Según el último informe de Precios al Consumidor (IPC) publicado por el INDEC, la inflación tuvo un incremento del 1,9% en el mes de junio, consolidando un acumulado de 16,8% en el primer semestre de 2026 y un 33,5% en la comparación interanual. Por su parte la línea de pobreza que establece la Canasta Básica Total (CBT) saltó un 2,2% y mete presión en las negociaciones paritarias del segundo semestre.
Sin embargo, para las organizaciones sindicales y los equipos técnicos de las distintas centrales obreras, el verdadero termómetro de la crisis social no está en los promedios globales, sino en la valorización de las canastas de subsistencia que definen la línea de pobreza e indigencia.
Durante el mismo periodo de junio, la Canasta Básica Total (CBT), que define el límite de la pobreza para un grupo familiar tipo integrado por dos adultos y dos niños, escaló un 2,2%, requiriendo un piso de ingresos de $1.531.473. Esto demuestra que los bienes y servicios esenciales continúan encareciéndose a una velocidad superior a la del índice general de inflación.

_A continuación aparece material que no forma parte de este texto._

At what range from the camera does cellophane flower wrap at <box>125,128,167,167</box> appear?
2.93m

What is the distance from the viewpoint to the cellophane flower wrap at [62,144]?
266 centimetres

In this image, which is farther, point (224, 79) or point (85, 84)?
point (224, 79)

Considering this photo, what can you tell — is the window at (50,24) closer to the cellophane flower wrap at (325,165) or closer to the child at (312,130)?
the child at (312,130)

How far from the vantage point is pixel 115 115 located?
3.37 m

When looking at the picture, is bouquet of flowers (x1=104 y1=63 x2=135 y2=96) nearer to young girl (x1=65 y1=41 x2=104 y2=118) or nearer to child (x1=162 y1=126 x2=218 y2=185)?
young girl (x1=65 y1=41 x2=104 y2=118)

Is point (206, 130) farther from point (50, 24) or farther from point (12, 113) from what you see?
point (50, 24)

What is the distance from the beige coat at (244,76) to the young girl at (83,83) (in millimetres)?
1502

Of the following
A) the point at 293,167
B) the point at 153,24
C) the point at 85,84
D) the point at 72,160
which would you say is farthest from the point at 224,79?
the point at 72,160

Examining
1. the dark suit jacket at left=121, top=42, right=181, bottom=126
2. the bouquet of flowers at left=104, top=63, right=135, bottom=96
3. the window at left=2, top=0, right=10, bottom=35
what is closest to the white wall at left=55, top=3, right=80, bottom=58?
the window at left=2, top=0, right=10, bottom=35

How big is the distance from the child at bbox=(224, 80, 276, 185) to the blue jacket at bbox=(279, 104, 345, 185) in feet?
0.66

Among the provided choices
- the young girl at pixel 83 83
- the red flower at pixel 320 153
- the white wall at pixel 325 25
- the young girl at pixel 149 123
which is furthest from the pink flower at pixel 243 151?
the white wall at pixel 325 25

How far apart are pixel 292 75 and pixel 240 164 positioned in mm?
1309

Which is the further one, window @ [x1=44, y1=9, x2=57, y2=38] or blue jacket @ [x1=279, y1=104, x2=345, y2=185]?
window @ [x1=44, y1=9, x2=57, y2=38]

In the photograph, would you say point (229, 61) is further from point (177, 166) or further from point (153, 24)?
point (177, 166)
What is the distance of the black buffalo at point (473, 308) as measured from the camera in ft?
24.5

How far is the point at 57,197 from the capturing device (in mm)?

En las mesas de negociación paritaria, el dato de la Canasta Básica Alimentaria (CBA) también es visto con lupa. Un hogar tipo de cuatro integrantes necesitó $689.853 para cubrir sus necesidades alimentarias básicas y evitar caer bajo la línea de indigencia. Si bien la canasta de indigencia anotó un incremento del 1,3% mensual, marcando una leve desaceleración frente al 2,4% de mayo, su trayectoria acumulada sigue estrangulando las escalas salariales más bajas del mercado laboral formal e informal.
La asimetría es aún más clara cuando se analiza el comportamiento a largo plazo. En los últimos doce meses, mientras el índice general de inflación acumuló un 33,5%, la Canasta Básica Total avanzó un 35,7% interanual. Esta diferencia de más de dos puntos porcentuales evidencia que la inflación real que sufren los sectores postergados es significativamente más agresiva que la medida en el nivel general del IPC.